* Tujuan Latihan:
1. Jawab pertanyaan berikut berdasarkan teks tentang pemanfaatan CPO dan biodiesel.
(a) Di mana dan pada tanggal berapa Jokowi mengucapkan kalimat "Daya tawar kita menjadi lebih kuat"?
(b) Berapa besar cadangan devisa yang bisa dihemat program B-30 jika berjalan maksimal?
(c) Peraturan apa yang disebut sebagai payung hukum pengembangan biodiesel di Indonesia?
2. Lanjutkan teks tentang pemanfaatan CPO dan biodiesel mulai dari kalimat terakhirnya.

* Teks yang Diberikan:

========

Pemanfaatan CPO domestik juga akan menjadi jawaban atas perang dagang Indonesia dengan Eropa yang terjadi sekarang terkait CPO. “Kamu enggak beli apa-apa, saya pakai sendiri. Kamu enggak beli apa-apa, saya konsumsi sendiri di dalam negeri. Daya tawar kita menjadi lebih kuat,” kata Jokowi di SPBU MT Haryono (23 Desember 2019), dikutip dari CNBC.[2]
Pemanfaatan CPO domestik, seperti yang dikatakan oleh Jokowi saat meresmikan peluncuran B-30, bahwa akan menghemat devisa negara memang benar. Untuk program B-30 saja, jika berjalan maksimal, akan menghemat cadangan devisa hingga 63 triliun rupiah dari pengurangan impor solar.
Komitmen Pemerintah Indonesia menggunakan biofuel, dimulai sejak ditetapkannya payung hukum pengembangan biodiesel di Indonesia selama 25 tahun—terhitung mulai 2004. Payung hukum tersebut adalah Peraturan Presiden Nomor 5 tahun 2006 tentang Kebijakan Energi Nasional. Selanjutnya terbit pula Instruksi Presiden Nomor 1 tahun 2006 tentang Pengadaan dan Penggunaan Biofuel sebagai Energi Alternatif, dan Dekrit Presiden nomor 10 tahun 2006 tentang Pembentukan Tim Nasional Untuk Pengembangan Biofuel. Serta Peraturan Menteri ESDM No. 32 Tahun 2008 tentang Penyediaan, Pemanfaatan, dan Tata Niaga BBN sebagai Bahan Bakar Lain sebagaimana telah diubah terakhir kali dengan Peraturan Menteri ESDM No. 12 Tahun 2015.

========

* Data yang Ditampilkan:
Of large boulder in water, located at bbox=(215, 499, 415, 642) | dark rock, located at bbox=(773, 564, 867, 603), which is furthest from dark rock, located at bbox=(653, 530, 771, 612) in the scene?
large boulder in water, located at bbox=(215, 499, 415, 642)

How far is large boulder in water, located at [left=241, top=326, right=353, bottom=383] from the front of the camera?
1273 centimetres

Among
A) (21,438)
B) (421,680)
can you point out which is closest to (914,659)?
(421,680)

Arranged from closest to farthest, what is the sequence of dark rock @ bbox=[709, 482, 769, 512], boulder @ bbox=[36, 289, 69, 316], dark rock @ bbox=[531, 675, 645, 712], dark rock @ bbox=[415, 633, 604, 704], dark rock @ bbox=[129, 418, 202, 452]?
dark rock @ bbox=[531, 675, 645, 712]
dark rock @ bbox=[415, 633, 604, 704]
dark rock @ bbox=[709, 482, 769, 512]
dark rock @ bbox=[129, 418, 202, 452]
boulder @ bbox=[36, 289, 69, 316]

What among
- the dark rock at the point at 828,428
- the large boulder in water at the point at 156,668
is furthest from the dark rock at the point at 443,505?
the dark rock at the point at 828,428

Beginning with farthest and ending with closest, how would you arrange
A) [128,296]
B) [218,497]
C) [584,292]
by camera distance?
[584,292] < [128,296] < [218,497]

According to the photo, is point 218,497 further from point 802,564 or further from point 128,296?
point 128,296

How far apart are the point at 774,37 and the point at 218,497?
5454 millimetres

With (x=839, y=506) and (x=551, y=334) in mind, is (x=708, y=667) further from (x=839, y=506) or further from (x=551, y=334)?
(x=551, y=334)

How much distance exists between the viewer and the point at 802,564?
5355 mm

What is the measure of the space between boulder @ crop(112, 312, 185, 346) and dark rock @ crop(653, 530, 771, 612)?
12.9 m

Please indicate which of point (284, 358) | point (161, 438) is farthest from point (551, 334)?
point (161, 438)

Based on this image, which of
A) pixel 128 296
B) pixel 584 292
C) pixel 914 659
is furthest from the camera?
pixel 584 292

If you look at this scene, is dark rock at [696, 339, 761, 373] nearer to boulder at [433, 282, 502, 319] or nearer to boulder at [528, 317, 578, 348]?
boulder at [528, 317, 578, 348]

========

* Hasil Latihan:
1.
(a) Di SPBU MT Haryono, pada 23 Desember 2019.
(b) Hingga 63 triliun rupiah, dari pengurangan impor solar.
(c) Peraturan Presiden Nomor 5 tahun 2006 tentang Kebijakan Energi Nasional.

2.
Bahan baku utama biofuel Indonesia saat ini adalah minyak sawit mentah (CPO). Namun, masih ada sumber bahan baku lain misalnya jarak pagar (Jathropa Curcas). Bagi negara lain, seperti Amerika menggunakan minyak kedelai. Ada juga yang menggunakan jagung.
Dari Databox Katadata—diambil dari Kementerian ESDM dan APROBI—produksi biodiesel Indonesia meningkat pesat dari 2009 hingga 2018.[3] Produksi biodiesel pada 2009 sebanyak 190.000 Kilo Liter (KL), sementara pada 2018, meningkat menjadi 6,2 juta KL. Dari total produksi 2018, yang diekspor hanya 1,7 juta KL dan konsumsi dalam negeri sebesar 3,8 juta KL.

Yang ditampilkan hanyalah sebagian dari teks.